### Collected material:
----------

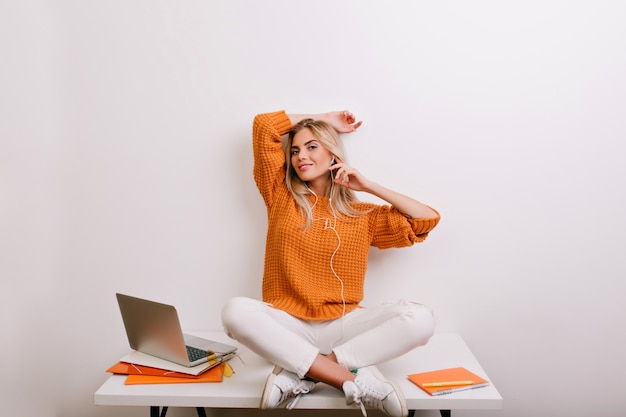 Leuke vrouw in oversized gebreid overhemd poseren met glimlach in haar gezellige kantoor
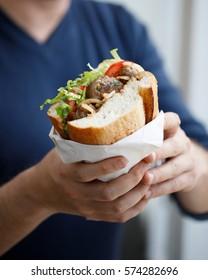 Half bread meatball sandwich on the hands on a man (Turkish street food)
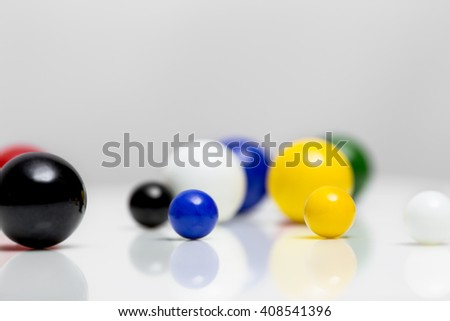 colorful marbles on white background with reflections - stock photo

----------

### Task requirements:
Starting with the top line, write out all the data above exactly; keep the pictures out.

### Solution to this task:
 Leuke vrouw in oversized gebreid overhemd poseren met glimlach in haar gezellige kantoor
 Half bread meatball sandwich on the hands on a man (Turkish street food)
 colorful marbles on white background with reflections - stock photo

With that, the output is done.